Alertan los jefes de la Banca -representación financiera de Dios en este mundo- sobre el riesgo de que el hasta ahora floreciente negocio del ladrillo se derrumbe en España. Y, aunque los banqueros no lo digan, bajo los cascotes podrían quedar atrapados los muchos ciudadanos del común que firmaron hipotecas de por vida, además de miles de trabajadores a los que el final del "boom" de la construcción dejaría sin empleo.

Para consuelo de posibles afligidos, el jefe de las Cajas españolas de Ahorros Juan Ramón Quintás afirma tranquilizadoramente que la situación no será en modo alguno "dramática". Aventura Quintás, gallego moderado, que los precios de la vivienda po- drían congelarse e incluso emprender la cuesta abajo a partir del próximo 2008, aunque ello no suponga necesariamente la temida explosión de la "burbuja" inmobiliaria.

El único problema sería, a juicio del presidente de la Confederación de Cajas, que el número de viviendas construidas excediese notablemente a la demanda. Un detalle acaso no menor, si se tiene en cuenta que en España se edificaron durante el año 2005 más viviendas que la suma de todas las levantadas en Alemania, Francia y el Reino Unido. Mucha clientela va a hacer falta para absorber tan gigantesca oferta.

A los avisos bancarios hay que agregar otros no menos inquietantes. Hace ahora dos o tres años, la revista británica "The Economist" advirtió ya que los precios de la vivienda habían alcanzado "cotas insostenibles" en España, tras duplicar su coste -que no su valor real- en menos de una década. Calculaba ya entonces esa publicación habitualmente bien informada que un reventón de la burbuja inmobiliaria española podría hacer caer hasta un 30 por ciento el precio de los pisos.
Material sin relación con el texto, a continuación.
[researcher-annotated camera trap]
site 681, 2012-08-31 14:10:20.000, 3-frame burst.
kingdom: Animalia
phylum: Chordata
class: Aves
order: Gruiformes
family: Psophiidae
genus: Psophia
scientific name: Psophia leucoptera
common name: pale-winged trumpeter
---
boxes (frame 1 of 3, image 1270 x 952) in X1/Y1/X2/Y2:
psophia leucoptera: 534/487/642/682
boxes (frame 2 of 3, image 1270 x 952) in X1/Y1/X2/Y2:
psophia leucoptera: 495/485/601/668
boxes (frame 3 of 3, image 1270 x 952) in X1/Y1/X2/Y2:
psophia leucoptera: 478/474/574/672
Curiosamente, fue más o menos por aquella época cuando algunos de los grandes empresarios de la construcción empezaron a trasladar sus capitales a las empresas eléctricas y a otros ramos de la industria. Algo sabemos de eso los gallegos tras el agitado proceso de compra de Unión Fenosa que, en realidad, se inscribía dentro de una general tendencia a la "diversificación", por decirlo en la jerga propia del gremio.

Más allá de esa anécdota de alcance meramente local, los empresarios del hormigón parecen haber olfateado -con la fina nariz que da el dinero- el inconfundible aroma de un fin de ciclo. No es de extrañar, por tanto, que antes de que el globo de la construcción se desinfle o -peor aún- explote, hayan puesto a buen recaudo sus capitales en otros negocios tal vez menos rentables pero indudablemente menos azarosos que el del ladrillo.

Probablemente hayan tenido en cuenta que cualquier cautela es poca cuando el mercado inmobiliario empieza a ratear en los mismísimos Estados Unidos, quince años después del desplome de precios de la vivienda que sumió en una grave crisis a Japón.

Tampoco hace falta dominar los arcanos de la economía para entender los intríngulis de este asunto. El mero uso del sentido común sugiere que no puede mantenerse indefinidamente una subida anual de precios del diez por ciento o más en un producto de primera necesidad como la vivienda. Ya sea en la Bolsa o en el casino del ladrillo, toda especulación acaba por tener un límite que a veces toma forma de "crack".

Lo peor del caso es que la construcción ejercía y ejerce hasta ahora el papel de motor que ha mantenido en marcha durante años los engranajes de la economía española, empezando por el crucial ramo del empleo. Nadie pareció pensar que las burbujas, aunque sean inmobiliarias, pueden evaporarse con la misma facilidad que las pompas de jabón.

Ojalá no sea ese el desenlace final del "boom" que tanta riqueza, a la vez que carestía, ha traído a España durante los últimos años. Y es que la experiencia sugiere que la caída de los imperios -sea el romano o el inmobiliario- suele resultar traumática para quienes la padecen. Los de siempre.